*What the task requires*
Can you retype the lines below word for word, leaving the pictures out?

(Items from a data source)
+++

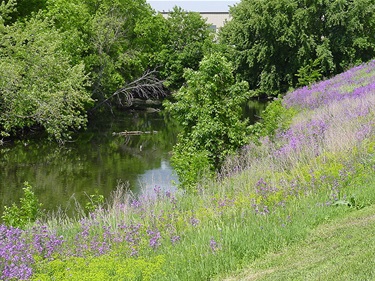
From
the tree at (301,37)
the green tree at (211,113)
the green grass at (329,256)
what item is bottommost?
the green grass at (329,256)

+++

*Task result*
From
the tree at (301,37)
the green tree at (211,113)
the green grass at (329,256)
what item is bottommost?
the green grass at (329,256)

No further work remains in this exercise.